_Source document_:
* * * * *

You may be required to install a GFCI if the saw is in the garage. I would check local codes and with an electrician. Here in the Peoples Republik of Kalifornia ANY garage circuit under 7' MUST be GFCI.


----------



## rlamb007 (Jun 15, 2011)

Thanks Guys…I am leaning towards not installing. The saw will be operated in a dry area, but it will be on unfinished concrete slab floor. Maybe I can install one later, but we all know how that goes.

-Rob in Ky


----------



## Sawkerf (Dec 31, 2009)

GFI's are used where proximity to water requires a more sensitive tripping mechanism. Table saws probably don't need them.


----------



## ChrisK (Dec 18, 2009)

Most areas require GFCI in garages since the floor can get wet. For $80 why not?


----------



## NathanAllen (Oct 16, 2009)

If in the garage or basement, better to be safe than sorry.


----------



## Grandpa (Jan 28, 2011)

* * * * *

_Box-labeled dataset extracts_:
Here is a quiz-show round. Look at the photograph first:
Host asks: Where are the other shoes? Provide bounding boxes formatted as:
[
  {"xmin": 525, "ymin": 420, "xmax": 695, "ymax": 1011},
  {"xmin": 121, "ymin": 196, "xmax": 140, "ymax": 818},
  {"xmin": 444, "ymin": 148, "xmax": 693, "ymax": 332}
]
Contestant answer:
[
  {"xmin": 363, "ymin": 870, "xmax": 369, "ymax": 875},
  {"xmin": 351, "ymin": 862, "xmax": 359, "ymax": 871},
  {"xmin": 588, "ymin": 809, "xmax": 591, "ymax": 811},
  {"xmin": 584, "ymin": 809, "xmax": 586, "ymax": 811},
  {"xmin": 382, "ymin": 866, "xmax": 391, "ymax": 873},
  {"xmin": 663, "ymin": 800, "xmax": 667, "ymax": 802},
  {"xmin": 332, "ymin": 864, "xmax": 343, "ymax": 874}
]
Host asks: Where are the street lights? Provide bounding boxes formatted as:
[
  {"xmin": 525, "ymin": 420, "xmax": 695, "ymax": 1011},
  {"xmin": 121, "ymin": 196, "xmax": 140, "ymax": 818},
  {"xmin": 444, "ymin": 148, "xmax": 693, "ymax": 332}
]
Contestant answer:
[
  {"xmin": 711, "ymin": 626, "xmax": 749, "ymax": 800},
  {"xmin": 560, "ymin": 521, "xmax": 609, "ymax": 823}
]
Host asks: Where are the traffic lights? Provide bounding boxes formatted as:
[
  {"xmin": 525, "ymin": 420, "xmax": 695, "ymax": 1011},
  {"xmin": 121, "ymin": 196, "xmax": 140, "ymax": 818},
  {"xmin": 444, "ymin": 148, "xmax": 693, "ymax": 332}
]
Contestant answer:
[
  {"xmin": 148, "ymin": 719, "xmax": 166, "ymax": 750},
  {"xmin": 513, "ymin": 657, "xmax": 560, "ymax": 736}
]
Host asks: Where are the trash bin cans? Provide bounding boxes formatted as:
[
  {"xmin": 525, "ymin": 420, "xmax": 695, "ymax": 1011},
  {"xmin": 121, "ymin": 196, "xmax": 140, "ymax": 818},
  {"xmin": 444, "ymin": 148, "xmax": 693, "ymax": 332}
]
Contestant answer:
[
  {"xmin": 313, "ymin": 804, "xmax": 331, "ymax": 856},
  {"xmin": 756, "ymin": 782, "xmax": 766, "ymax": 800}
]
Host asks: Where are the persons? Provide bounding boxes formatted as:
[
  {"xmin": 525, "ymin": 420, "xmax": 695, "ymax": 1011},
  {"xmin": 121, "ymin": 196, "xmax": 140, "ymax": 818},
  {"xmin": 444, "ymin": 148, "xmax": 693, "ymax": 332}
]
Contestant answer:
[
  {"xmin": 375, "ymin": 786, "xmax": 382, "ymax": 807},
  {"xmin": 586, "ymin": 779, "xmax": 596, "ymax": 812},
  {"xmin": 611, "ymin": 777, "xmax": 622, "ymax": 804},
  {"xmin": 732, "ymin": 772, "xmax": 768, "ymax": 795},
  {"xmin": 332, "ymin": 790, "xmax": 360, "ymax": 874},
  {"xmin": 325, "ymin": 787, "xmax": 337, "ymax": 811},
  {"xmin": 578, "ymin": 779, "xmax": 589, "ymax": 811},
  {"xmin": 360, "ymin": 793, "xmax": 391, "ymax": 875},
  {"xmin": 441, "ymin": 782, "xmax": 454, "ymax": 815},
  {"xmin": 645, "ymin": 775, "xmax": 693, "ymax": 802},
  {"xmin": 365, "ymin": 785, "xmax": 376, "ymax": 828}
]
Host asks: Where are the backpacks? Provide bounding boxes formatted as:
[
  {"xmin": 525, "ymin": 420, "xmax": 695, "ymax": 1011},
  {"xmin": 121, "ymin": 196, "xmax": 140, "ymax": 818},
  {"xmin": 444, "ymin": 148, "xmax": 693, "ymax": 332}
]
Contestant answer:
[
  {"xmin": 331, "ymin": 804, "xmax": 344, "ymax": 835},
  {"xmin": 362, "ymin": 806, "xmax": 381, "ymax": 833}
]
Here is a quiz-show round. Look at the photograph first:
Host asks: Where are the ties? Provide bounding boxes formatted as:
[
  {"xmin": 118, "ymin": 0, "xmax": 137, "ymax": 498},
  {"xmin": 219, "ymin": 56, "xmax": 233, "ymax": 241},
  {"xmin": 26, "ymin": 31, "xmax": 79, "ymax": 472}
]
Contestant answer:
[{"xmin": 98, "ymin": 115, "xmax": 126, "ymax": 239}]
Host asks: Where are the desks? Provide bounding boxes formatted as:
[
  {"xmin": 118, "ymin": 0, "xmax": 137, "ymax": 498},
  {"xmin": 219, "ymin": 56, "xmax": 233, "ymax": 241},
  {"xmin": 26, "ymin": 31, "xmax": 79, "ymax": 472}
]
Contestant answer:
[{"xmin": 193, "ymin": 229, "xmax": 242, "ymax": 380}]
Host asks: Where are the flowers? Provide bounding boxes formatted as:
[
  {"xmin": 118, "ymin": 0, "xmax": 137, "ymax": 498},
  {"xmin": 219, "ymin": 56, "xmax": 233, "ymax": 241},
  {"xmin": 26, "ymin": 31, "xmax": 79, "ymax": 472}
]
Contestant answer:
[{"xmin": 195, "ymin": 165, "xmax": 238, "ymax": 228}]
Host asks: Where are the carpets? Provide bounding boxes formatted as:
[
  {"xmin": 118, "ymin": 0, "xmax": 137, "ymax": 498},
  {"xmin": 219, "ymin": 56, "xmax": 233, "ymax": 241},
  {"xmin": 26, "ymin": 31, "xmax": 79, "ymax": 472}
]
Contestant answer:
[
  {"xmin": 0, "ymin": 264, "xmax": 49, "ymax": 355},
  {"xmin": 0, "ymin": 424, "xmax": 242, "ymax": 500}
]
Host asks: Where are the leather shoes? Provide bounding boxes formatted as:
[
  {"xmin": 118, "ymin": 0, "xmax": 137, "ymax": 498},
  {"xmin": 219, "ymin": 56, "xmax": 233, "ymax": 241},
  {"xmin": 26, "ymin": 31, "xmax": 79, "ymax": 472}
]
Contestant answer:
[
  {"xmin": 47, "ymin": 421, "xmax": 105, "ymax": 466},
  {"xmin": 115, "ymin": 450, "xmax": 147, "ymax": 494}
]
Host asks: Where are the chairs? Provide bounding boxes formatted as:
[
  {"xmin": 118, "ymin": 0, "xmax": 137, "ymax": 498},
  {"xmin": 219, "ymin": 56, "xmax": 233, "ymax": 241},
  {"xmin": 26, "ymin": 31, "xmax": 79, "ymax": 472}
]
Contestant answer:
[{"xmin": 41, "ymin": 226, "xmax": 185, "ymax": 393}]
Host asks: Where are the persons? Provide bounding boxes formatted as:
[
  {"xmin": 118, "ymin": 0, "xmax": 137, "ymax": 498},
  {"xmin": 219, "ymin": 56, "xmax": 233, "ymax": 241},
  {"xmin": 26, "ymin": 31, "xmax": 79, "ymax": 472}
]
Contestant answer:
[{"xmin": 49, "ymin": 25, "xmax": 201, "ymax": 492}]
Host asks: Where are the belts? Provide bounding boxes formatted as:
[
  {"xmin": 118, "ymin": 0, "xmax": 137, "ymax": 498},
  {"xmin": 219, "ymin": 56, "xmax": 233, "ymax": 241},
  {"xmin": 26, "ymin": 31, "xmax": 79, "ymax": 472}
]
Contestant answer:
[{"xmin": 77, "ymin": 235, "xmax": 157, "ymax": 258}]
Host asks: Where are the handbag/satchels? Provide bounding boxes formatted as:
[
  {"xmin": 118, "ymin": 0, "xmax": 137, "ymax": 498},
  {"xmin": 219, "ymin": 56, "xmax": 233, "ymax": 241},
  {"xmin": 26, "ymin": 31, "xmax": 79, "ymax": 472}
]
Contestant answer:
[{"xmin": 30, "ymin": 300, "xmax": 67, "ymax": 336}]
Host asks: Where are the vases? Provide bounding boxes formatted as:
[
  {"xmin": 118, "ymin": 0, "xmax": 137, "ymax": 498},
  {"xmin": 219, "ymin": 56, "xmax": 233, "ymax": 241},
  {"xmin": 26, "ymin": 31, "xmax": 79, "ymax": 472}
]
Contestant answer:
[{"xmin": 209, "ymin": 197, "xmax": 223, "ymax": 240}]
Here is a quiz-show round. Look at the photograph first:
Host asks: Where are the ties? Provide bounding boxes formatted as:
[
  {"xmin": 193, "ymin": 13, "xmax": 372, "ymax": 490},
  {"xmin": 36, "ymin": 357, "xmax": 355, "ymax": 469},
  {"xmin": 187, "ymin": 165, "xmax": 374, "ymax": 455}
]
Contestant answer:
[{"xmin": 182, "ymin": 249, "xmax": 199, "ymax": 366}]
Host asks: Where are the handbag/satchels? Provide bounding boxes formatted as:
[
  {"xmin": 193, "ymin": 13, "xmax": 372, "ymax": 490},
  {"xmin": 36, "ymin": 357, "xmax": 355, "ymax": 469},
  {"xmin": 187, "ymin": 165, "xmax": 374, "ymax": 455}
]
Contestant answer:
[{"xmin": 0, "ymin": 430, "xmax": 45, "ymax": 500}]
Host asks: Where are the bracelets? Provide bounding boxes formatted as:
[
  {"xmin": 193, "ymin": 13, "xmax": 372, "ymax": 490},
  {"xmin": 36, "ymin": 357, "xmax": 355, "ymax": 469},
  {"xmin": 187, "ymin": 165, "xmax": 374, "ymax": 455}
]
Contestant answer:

* * * * *

_Instruction_:
In the forum thread on GFCI outlets, what kind of floor will rlamb007's saw be operated on?

_Task solution_:
An unfinished concrete slab floor.